Monday, November 9, 2015

A Little Something Strange

Hey strange people! Guess what?!?!?! It's the first time I'm going to do something on this blog today! Can you guess what it is? If you're one of those people who like to skip ahead or read the end of things before you read the beginning (no, I'm not talking about you, Mom, not at all), you may already know the answer to this strange mystery. But if you're a normal-ish person who reads things in chronological order as determined by our culture, because other cultures have different ways of linguistically representing time in writing, you will still be confused by my strange rambling. Everything is so strange. But your patience may be rewarded, depending on how you think about rewards.

────────────────

▶ _Task description_:
Reproduce the blog post word for word, starting at the words "A Little Something" and stopping after "think about rewards.". The records that come next have nothing to do with the blog post.

▶ _Information shown_:
────────────────

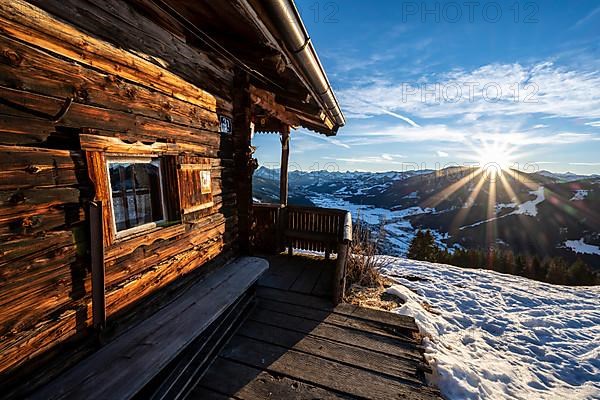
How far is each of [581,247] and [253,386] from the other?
11608cm

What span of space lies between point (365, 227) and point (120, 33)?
6.28 metres

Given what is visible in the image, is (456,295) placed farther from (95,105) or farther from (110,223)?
(95,105)

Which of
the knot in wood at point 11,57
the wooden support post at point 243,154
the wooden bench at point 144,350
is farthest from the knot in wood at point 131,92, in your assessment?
the wooden bench at point 144,350

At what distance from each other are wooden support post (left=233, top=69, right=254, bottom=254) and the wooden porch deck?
118cm

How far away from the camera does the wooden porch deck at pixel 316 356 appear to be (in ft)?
8.52

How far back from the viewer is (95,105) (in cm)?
215

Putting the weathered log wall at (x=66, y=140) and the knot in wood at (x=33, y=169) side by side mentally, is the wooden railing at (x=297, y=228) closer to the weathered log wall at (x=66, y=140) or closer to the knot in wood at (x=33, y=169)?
the weathered log wall at (x=66, y=140)

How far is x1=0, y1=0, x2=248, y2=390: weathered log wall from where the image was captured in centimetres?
169

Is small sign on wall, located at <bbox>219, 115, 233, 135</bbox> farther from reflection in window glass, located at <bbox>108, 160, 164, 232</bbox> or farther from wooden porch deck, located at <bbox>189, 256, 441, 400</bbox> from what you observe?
wooden porch deck, located at <bbox>189, 256, 441, 400</bbox>

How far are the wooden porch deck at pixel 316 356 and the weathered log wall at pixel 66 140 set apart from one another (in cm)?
126

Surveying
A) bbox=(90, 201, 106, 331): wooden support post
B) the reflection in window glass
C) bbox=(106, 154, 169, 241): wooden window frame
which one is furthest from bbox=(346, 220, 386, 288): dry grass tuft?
bbox=(90, 201, 106, 331): wooden support post

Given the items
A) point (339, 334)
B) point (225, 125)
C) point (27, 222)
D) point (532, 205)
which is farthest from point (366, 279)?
point (532, 205)

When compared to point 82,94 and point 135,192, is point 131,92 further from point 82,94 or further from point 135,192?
point 135,192

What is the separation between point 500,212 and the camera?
381 feet
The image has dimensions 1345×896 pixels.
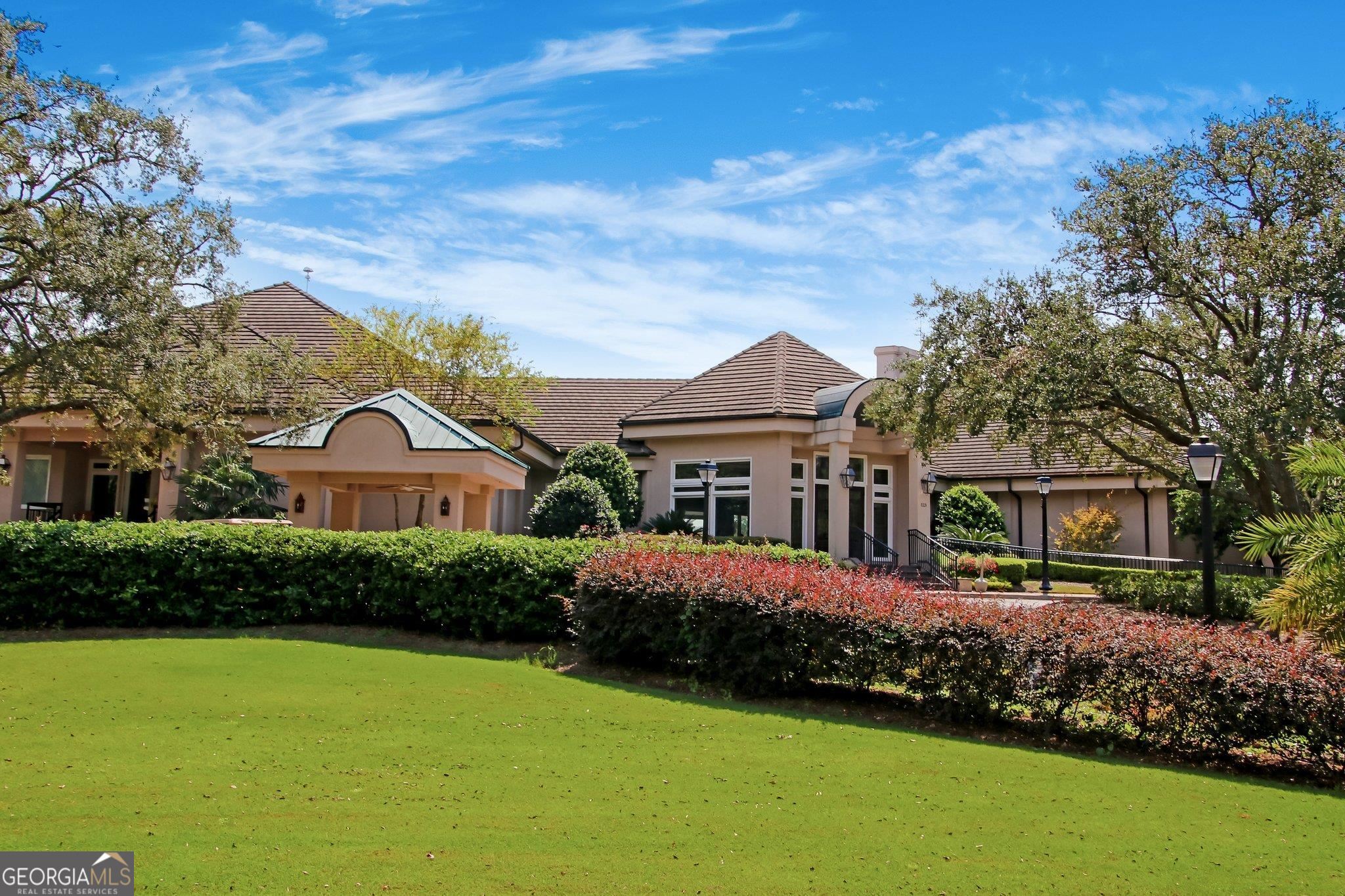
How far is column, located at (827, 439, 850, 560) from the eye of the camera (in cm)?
2386

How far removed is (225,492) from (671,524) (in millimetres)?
9914

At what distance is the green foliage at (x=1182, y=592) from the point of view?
20.3 meters

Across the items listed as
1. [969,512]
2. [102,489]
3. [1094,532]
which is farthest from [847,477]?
[102,489]

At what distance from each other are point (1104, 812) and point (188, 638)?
11.2m

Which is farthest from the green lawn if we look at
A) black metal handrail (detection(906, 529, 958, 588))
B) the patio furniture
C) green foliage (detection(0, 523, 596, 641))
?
black metal handrail (detection(906, 529, 958, 588))

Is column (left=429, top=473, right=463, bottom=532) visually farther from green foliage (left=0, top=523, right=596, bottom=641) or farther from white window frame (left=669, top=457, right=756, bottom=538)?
white window frame (left=669, top=457, right=756, bottom=538)

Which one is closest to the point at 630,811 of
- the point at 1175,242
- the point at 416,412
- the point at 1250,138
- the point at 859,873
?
the point at 859,873

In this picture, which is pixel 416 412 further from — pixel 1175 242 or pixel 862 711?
pixel 1175 242

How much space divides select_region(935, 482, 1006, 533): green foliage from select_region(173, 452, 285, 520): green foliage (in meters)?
20.2

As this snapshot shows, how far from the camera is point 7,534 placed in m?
13.5

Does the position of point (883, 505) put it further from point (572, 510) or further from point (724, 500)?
point (572, 510)

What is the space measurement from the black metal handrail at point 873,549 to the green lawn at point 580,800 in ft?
53.4

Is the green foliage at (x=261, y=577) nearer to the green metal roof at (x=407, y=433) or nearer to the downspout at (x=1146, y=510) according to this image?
the green metal roof at (x=407, y=433)

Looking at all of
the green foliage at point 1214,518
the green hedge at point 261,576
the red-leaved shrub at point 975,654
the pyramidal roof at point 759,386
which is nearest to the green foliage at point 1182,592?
the green foliage at point 1214,518
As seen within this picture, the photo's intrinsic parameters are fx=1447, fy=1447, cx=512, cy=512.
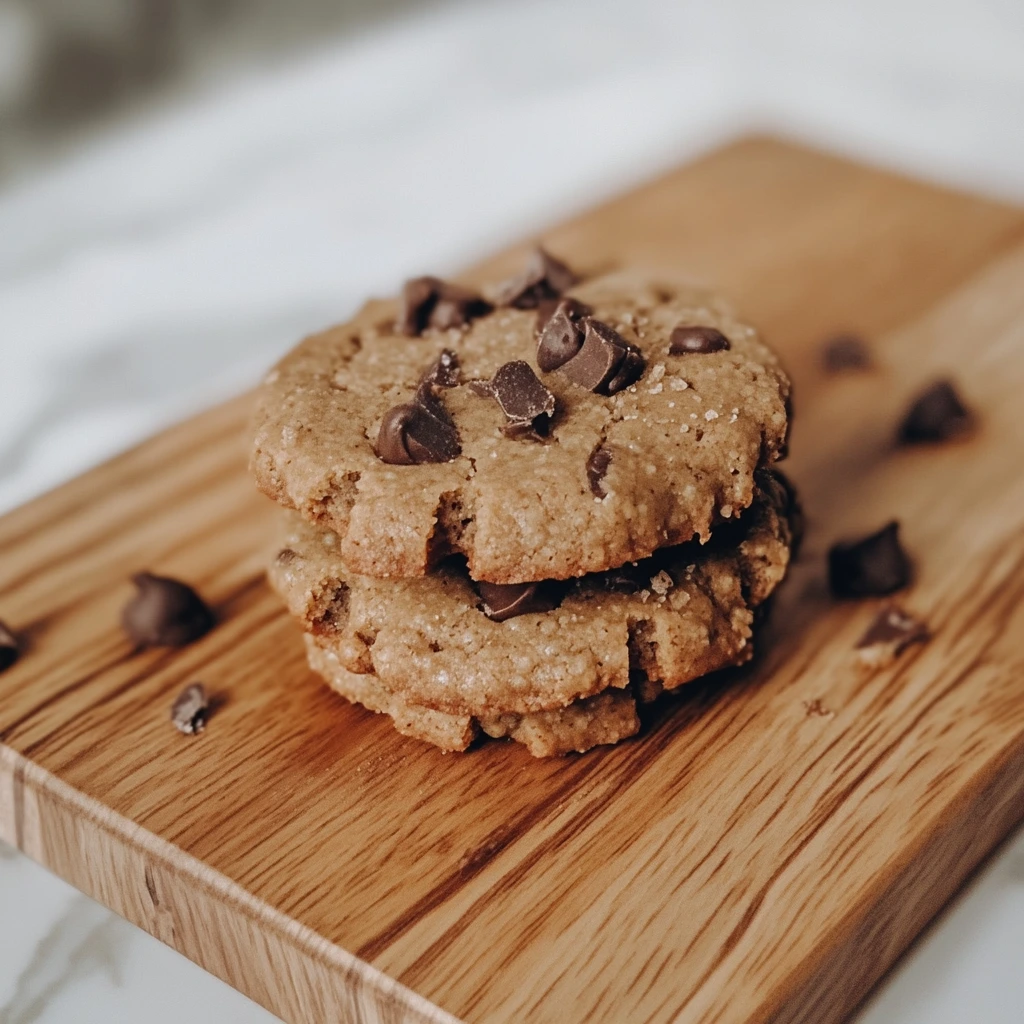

────────────────

▶ _The reply_:
A Little Something Strange

Hey strange people! Guess what?!?!?! It's the first time I'm going to do something on this blog today! Can you guess what it is? If you're one of those people who like to skip ahead or read the end of things before you read the beginning (no, I'm not talking about you, Mom, not at all), you may already know the answer to this strange mystery. But if you're a normal-ish person who reads things in chronological order as determined by our culture, because other cultures have different ways of linguistically representing time in writing, you will still be confused by my strange rambling. Everything is so strange. But your patience may be rewarded, depending on how you think about rewards.